─── TEXTE DU DOCUMENT ───
Que croyez-vous de l’origine du mal ?

le prosélyte.

Je ne dirai pas avec Pope que tout est bien. Le mal existe ; et il est une suite nécessaire des lois générales de la nature[1], et non l’effet d’une ridicule pomme. Pour que le mal ne fût pas, il faudrait que ces lois fussent différentes. Je dirai de plus que j’ai fait plusieurs fois mon possible pour concevoir un monde sans mal, et que je n’ai jamais pu y parvenir[2].

le sage.

Quels sont, à votre avis. les devoirs de l’homme ?

le prosélyte.

De se rendre heureux. D’où dérive la nécessité de contribuer au bonheur des autres, ou, en d’autres termes, d’être vertueux.

le sage.

Que croyez-vous du juste et de l’injuste ?

le prosélyte.

La justice est la fidélité à tenir les conventions établies. La justice ne peut consister en telles ou telles actions déterminées,

  1. J’ai vu de savants systèmes, j’ai vu de gros livres écrits sur l’origine du mal ; et je n’ai vu que des rêveries. Le mal tient au bien même ; on ne pourrait ôter l’un sans l’autre ; et ils ont tous les deux leur source dans les mêmes causes. C’est des lois données à la matière, lesquelles entretiennent le mouvement et la vie dans l’univers, que dérivent les désordres physiques, les volcans, les tremblements de terre, les tempêtes, etc. C’est de la sensibilité, source de tous nos plaisirs, que résulte la douleur. Quant au mal moral, qui n’est autre chose que le vice ou la préférence de soi aux autres, il est un effet nécessaire de cet amour-propre, si essentiel à notre conservation, et contre lequel de faux raisonneurs ont tant déclamé. Pour qu’il n’y ait point de vices sur la terre, c’est aux législateurs à faire que les hommes n’y trouvent aucun intérêt. (Diderot.)
─── DONNÉES DE L'EXERCICE ───
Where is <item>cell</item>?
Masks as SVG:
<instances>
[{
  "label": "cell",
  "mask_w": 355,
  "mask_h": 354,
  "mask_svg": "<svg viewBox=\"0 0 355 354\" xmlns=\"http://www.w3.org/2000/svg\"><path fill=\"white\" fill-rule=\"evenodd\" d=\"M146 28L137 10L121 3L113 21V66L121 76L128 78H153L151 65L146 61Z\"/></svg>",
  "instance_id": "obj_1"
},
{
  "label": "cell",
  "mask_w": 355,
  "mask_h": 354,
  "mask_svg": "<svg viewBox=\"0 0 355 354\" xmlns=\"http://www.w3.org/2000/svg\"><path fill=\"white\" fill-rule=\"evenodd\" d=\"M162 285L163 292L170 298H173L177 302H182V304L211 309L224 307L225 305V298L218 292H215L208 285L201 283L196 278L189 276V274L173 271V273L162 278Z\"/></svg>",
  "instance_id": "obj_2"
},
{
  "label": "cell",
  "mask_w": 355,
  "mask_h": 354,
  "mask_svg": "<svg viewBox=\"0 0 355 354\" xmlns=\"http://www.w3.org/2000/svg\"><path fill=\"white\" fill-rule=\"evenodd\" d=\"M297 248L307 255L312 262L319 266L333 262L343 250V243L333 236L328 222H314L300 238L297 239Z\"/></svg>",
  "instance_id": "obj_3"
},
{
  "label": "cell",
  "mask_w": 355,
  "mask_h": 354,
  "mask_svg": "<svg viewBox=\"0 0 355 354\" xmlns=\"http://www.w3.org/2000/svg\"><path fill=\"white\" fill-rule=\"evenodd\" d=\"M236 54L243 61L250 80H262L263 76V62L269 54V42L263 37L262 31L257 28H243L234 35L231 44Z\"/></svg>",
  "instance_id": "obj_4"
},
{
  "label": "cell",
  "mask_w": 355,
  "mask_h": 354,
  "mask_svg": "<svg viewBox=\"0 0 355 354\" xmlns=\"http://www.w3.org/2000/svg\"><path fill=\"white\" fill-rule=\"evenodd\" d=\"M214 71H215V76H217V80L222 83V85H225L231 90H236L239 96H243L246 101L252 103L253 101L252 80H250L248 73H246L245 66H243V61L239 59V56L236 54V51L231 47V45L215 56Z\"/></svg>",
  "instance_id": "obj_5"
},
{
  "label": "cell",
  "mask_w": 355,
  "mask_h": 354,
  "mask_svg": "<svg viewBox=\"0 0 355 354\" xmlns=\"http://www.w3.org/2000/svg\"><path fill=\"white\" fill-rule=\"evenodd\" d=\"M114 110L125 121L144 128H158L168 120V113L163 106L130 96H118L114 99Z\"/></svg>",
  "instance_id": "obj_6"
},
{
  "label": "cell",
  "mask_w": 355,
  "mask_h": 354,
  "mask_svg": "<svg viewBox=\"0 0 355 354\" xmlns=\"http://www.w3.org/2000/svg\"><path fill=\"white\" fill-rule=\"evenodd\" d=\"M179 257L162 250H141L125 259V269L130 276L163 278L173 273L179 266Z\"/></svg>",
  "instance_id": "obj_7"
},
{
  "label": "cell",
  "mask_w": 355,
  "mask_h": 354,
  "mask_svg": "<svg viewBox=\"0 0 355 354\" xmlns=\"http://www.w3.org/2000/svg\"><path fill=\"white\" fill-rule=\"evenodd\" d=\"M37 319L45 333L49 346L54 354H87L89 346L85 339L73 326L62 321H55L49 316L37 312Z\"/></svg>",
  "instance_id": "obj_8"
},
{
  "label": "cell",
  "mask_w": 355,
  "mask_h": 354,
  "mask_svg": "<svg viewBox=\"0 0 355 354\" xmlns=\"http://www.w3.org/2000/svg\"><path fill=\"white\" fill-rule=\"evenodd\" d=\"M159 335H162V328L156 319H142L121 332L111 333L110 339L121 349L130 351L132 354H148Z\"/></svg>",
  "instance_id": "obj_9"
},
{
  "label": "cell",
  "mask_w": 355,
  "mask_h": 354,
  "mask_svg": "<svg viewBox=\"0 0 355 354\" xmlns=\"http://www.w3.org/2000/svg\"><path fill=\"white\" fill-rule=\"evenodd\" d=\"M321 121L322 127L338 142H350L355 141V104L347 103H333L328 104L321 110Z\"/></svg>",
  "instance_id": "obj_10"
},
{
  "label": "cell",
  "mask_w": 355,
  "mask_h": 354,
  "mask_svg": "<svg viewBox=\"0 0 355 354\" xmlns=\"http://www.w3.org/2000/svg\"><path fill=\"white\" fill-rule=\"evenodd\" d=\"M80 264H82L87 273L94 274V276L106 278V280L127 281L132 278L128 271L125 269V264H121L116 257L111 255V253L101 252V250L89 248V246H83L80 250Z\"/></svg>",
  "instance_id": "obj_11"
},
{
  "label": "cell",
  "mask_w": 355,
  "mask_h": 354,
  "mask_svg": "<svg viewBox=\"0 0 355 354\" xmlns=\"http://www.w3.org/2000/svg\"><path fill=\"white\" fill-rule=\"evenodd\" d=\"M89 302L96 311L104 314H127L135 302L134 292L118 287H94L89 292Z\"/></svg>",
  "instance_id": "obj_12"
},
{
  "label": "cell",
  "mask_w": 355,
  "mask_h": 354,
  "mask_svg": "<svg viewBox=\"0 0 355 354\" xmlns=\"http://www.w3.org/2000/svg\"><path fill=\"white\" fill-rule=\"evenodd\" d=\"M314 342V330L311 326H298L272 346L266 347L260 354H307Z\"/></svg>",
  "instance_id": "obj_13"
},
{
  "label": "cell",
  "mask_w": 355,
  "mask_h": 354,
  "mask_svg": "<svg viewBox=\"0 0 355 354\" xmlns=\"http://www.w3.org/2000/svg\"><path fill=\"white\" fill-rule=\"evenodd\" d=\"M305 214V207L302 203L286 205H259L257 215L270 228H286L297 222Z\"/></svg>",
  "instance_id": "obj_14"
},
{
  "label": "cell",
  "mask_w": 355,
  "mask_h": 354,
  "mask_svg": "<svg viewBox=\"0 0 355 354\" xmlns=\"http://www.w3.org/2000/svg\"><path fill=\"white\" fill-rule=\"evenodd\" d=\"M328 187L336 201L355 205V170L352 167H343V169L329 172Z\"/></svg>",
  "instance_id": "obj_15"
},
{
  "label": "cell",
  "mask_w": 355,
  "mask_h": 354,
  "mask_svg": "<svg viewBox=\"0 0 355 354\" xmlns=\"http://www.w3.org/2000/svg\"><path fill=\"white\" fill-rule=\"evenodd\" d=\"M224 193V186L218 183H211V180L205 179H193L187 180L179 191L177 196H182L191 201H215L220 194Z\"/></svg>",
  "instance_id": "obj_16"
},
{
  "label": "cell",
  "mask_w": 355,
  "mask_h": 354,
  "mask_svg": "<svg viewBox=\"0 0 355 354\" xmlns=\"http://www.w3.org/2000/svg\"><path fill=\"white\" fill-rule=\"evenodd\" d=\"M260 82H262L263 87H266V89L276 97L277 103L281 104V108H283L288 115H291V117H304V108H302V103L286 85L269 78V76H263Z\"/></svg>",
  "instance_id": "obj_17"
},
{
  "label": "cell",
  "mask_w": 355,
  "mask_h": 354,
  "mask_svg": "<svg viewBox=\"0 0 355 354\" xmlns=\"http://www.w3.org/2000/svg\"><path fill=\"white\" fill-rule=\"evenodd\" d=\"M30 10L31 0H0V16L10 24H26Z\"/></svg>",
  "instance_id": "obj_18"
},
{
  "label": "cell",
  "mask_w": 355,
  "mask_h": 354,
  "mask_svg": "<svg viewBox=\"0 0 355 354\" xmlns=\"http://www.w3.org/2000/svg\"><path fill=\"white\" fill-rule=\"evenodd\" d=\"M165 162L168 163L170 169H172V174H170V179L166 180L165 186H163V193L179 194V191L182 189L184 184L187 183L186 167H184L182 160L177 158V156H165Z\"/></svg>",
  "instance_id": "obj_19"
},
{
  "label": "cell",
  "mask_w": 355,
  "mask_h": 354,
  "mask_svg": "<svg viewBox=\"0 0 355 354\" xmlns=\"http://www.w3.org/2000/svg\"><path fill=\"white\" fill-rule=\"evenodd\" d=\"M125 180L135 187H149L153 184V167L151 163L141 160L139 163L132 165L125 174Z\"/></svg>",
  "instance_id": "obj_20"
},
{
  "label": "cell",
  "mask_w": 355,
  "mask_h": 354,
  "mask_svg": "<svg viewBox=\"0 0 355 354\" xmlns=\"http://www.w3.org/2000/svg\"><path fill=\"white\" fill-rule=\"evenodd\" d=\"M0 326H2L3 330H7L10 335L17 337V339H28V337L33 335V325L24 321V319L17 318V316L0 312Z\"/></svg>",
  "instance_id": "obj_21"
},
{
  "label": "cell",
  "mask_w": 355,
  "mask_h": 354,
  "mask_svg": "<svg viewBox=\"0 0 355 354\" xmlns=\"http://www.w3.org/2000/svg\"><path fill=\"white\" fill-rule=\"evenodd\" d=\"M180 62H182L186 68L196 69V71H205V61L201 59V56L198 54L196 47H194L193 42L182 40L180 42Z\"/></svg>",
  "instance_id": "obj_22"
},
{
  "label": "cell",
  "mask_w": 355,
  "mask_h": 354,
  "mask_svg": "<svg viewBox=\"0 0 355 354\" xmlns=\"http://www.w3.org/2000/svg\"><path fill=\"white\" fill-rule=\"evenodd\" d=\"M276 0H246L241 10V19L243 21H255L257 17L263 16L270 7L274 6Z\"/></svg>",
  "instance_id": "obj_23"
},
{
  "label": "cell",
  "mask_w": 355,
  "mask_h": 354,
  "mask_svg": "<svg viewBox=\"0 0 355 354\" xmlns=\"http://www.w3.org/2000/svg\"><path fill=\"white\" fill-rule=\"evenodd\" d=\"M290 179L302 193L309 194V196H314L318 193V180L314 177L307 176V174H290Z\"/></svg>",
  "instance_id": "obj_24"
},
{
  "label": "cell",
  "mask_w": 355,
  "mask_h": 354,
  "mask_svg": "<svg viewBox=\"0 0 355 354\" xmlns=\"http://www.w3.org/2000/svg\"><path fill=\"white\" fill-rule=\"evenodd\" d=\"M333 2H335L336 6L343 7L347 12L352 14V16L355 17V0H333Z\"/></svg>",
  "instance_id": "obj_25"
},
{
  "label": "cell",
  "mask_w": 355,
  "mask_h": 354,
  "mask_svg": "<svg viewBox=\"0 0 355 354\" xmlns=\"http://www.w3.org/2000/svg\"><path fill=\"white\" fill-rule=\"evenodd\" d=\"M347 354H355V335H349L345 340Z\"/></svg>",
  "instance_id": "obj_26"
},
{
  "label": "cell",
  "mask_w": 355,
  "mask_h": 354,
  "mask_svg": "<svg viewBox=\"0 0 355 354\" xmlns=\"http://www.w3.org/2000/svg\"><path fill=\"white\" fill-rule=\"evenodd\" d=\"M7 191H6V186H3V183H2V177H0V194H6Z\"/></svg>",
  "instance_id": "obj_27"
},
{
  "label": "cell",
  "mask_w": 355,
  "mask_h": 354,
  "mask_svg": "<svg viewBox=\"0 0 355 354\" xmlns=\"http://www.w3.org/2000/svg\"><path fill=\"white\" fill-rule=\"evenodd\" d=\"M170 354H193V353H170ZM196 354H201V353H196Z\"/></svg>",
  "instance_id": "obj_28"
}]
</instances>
───
• ÉNONCÉ RÉDIGÉ 1:
Répondez à ces questions sur le dialogue :
(a) Selon le prosélyte, quel est le devoir de l'homme ?
(b) Comment le prosélyte définit-il la justice ?
(c) D'après la note, de quoi résulte la douleur ?
• ÉNONCÉ RÉDIGÉ 2:
Réécrivez sous forme de tableau Markdown à deux colonnes, « N° » et « Ligne », le passage des enregistrements qui va du début jusqu'à la ligne contenant "248L307 255L312 262L319", celle-ci comprise. Omettez les lignes vides.

• CORRIGÉ 1:
(a) Le devoir de l'homme est de se rendre heureux. Il en dérive la nécessité de contribuer au bonheur des autres, c'est-à-dire d'être vertueux.
(b) La justice est la fidélité à tenir les conventions établies.
(c) La douleur résulte de la sensibilité, qui est la source de tous nos plaisirs.

• CORRIGÉ 2:
| N° | Ligne |
|---|---|
| 1 | Where is <item>cell</item>? |
| 2 | Masks as SVG: |
| 3 | <instances> |
| 4 | [{ |
| 5 |   "label": "cell", |
| 6 |   "mask_w": 355, |
| 7 |   "mask_h": 354, |
| 8 |   "mask_svg": "<svg viewBox=\"0 0 355 354\" xmlns=\"http://www.w3.org/2000/svg\"><path fill=\"white\" fill-rule=\"evenodd\" d=\"M146 28L137 10L121 3L113 21V66L121 76L128 78H153L151 65L146 61Z\"/></svg>", |
| 9 |   "instance_id": "obj_1" |
| 10 | }, |
| 11 | { |
| 12 |   "label": "cell", |
| 13 |   "mask_w": 355, |
| 14 |   "mask_h": 354, |
| 15 |   "mask_svg": "<svg viewBox=\"0 0 355 354\" xmlns=\"http://www.w3.org/2000/svg\"><path fill=\"white\" fill-rule=\"evenodd\" d=\"M162 285L163 292L170 298H173L177 302H182V304L211 309L224 307L225 305V298L218 292H215L208 285L201 283L196 278L189 276V274L173 271V273L162 278Z\"/></svg>", |
| 16 |   "instance_id": "obj_2" |
| 17 | }, |
| 18 | { |
| 19 |   "label": "cell", |
| 20 |   "mask_w": 355, |
| 21 |   "mask_h": 354, |
| 22 |   "mask_svg": "<svg viewBox=\"0 0 355 354\" xmlns=\"http://www.w3.org/2000/svg\"><path fill=\"white\" fill-rule=\"evenodd\" d=\"M297 248L307 255L312 262L319 266L333 262L343 250V243L333 236L328 222H314L300 238L297 239Z\"/></svg>", |